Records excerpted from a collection
__________

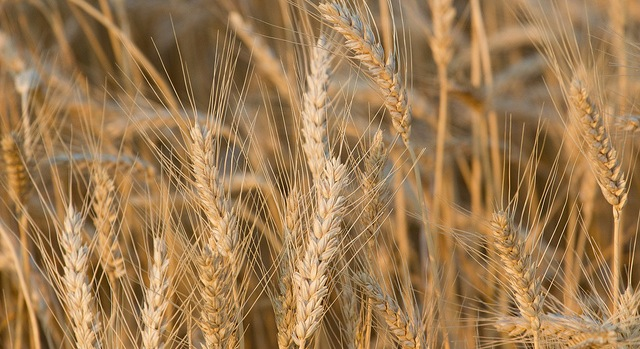 Wheat farmers take to Capitol Hill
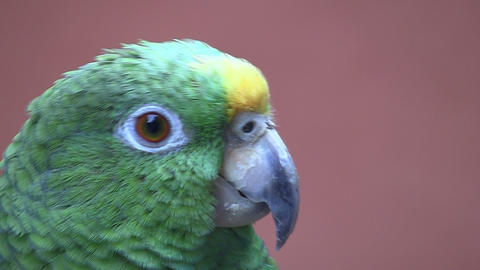 Parrot red background 03 Stock Video Footage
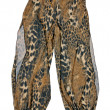 Stock Photo: Leopard trousers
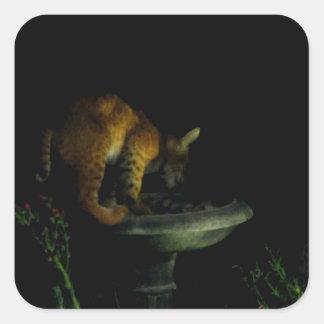 Beautiful Bobcat & Birdbath Square Sticker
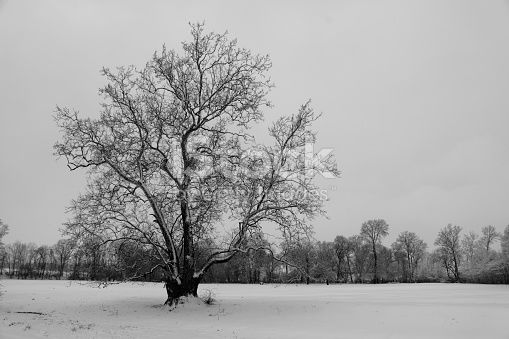 An old Sycamore Tree stands alone in a snowy pasture.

__________

* Task:
Only the lines from the one with "Stock Photo: Leopard trousers" through the end of the data, both ends included, should be written out exactly, and no pictures should appear.

* Answer:
 Stock Photo: Leopard trousers
 Beautiful Bobcat & Birdbath Square Sticker
 An old Sycamore Tree stands alone in a snowy pasture.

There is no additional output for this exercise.